Objective:
Reproduce all of the following material word for word, changing nothing.

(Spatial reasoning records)
++++++++
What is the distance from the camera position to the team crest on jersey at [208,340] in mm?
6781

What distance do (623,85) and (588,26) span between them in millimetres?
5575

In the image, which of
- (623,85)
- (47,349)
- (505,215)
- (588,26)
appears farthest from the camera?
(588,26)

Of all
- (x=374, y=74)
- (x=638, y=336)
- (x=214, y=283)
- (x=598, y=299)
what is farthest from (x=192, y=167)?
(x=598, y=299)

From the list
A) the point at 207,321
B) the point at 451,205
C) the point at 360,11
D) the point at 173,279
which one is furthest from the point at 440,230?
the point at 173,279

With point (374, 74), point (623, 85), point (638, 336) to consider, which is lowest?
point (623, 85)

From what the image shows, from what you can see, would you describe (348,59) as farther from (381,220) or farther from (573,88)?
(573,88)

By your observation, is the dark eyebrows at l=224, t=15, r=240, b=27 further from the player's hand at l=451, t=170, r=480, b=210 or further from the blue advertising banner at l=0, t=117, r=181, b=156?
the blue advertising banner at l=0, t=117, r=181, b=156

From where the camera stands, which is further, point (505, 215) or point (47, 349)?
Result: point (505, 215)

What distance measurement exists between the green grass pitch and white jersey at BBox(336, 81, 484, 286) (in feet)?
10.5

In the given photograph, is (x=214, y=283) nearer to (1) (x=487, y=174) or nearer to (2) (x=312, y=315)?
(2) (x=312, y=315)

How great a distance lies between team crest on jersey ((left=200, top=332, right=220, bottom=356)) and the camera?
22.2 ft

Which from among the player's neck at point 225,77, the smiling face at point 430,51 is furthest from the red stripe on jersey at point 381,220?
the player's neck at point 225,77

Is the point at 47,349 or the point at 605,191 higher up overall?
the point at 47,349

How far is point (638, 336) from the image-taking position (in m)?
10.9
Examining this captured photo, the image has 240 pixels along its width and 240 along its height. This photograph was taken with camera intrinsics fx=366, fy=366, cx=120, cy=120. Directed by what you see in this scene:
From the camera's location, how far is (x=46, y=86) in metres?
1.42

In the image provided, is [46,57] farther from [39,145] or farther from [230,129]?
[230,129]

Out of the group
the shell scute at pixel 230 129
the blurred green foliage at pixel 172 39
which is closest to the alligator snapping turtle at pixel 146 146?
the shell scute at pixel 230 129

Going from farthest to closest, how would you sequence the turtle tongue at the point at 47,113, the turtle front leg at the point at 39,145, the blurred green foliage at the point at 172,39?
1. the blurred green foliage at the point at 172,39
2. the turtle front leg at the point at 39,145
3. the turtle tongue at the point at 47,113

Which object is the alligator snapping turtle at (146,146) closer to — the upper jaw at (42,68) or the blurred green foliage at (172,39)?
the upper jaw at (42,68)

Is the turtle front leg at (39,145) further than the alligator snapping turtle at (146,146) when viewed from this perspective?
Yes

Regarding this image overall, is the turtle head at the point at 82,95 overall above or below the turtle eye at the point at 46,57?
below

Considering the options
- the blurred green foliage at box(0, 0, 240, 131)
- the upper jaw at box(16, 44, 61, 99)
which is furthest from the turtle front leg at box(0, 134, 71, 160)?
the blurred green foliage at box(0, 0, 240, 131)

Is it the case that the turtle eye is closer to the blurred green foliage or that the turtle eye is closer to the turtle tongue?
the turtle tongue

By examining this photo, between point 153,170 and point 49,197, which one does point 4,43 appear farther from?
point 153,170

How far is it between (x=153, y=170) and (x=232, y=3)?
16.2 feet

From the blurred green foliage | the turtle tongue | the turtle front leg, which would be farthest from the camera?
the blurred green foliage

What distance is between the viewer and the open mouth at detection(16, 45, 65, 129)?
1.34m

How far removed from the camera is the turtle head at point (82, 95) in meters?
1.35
++++++++
Task response:
What is the distance from the camera position to the team crest on jersey at [208,340] in mm?
6781

What distance do (623,85) and (588,26) span between them in millimetres?
5575

In the image, which of
- (623,85)
- (47,349)
- (505,215)
- (588,26)
appears farthest from the camera?
(588,26)

Of all
- (x=374, y=74)
- (x=638, y=336)
- (x=214, y=283)
- (x=598, y=299)
what is farthest from (x=192, y=167)?
(x=598, y=299)

From the list
A) the point at 207,321
B) the point at 451,205
C) the point at 360,11
D) the point at 173,279
which one is furthest from the point at 440,230?
the point at 173,279

With point (374, 74), point (623, 85), point (638, 336) to consider, which is lowest?
point (623, 85)

From what the image shows, from what you can see, would you describe (348,59) as farther from (381,220) or farther from (573,88)?
(573,88)

By your observation, is the dark eyebrows at l=224, t=15, r=240, b=27 further from the player's hand at l=451, t=170, r=480, b=210 or further from the blue advertising banner at l=0, t=117, r=181, b=156?
the blue advertising banner at l=0, t=117, r=181, b=156

From where the camera stands, which is further, point (505, 215) or point (47, 349)?
Result: point (505, 215)

What distance measurement exists between the green grass pitch and white jersey at BBox(336, 81, 484, 286) (in feet)?
10.5

In the given photograph, is (x=214, y=283) nearer to (1) (x=487, y=174) or nearer to (2) (x=312, y=315)?
(2) (x=312, y=315)

How great a distance lies between team crest on jersey ((left=200, top=332, right=220, bottom=356)) and the camera?
22.2 ft

Which from among the player's neck at point 225,77, the smiling face at point 430,51 is furthest from the red stripe on jersey at point 381,220?
the player's neck at point 225,77

Is the point at 47,349 or the point at 605,191 higher up overall?
the point at 47,349

How far is point (638, 336) from the image-taking position (in m)?
10.9
Examining this captured photo, the image has 240 pixels along its width and 240 along its height. This photograph was taken with camera intrinsics fx=366, fy=366, cx=120, cy=120. Directed by what you see in this scene:
From the camera's location, how far is (x=46, y=86) in metres?
1.42

In the image provided, is [46,57] farther from [39,145] or farther from [230,129]?
[230,129]

Out of the group
the shell scute at pixel 230 129
the blurred green foliage at pixel 172 39
which is closest to the alligator snapping turtle at pixel 146 146?
the shell scute at pixel 230 129

Going from farthest to closest, how would you sequence the turtle tongue at the point at 47,113, the turtle front leg at the point at 39,145, the blurred green foliage at the point at 172,39?
1. the blurred green foliage at the point at 172,39
2. the turtle front leg at the point at 39,145
3. the turtle tongue at the point at 47,113

Which object is the alligator snapping turtle at (146,146) closer to — the upper jaw at (42,68) or the blurred green foliage at (172,39)?
the upper jaw at (42,68)

Is the turtle front leg at (39,145) further than the alligator snapping turtle at (146,146) when viewed from this perspective?
Yes

Regarding this image overall, is the turtle head at the point at 82,95 overall above or below the turtle eye at the point at 46,57?
below

Considering the options
- the blurred green foliage at box(0, 0, 240, 131)
- the upper jaw at box(16, 44, 61, 99)
which is furthest from the turtle front leg at box(0, 134, 71, 160)?
the blurred green foliage at box(0, 0, 240, 131)

Is it the case that the turtle eye is closer to the blurred green foliage or that the turtle eye is closer to the turtle tongue?
the turtle tongue

By examining this photo, between point 153,170 and point 49,197, which one does point 4,43 appear farther from?
point 153,170

How far is it between (x=153, y=170) and (x=232, y=3)?
16.2 feet

From the blurred green foliage | the turtle tongue | the turtle front leg, which would be farthest from the camera?
the blurred green foliage

What distance is between the viewer and the open mouth at detection(16, 45, 65, 129)?
1.34m

How far removed from the camera is the turtle head at point (82, 95) in meters?
1.35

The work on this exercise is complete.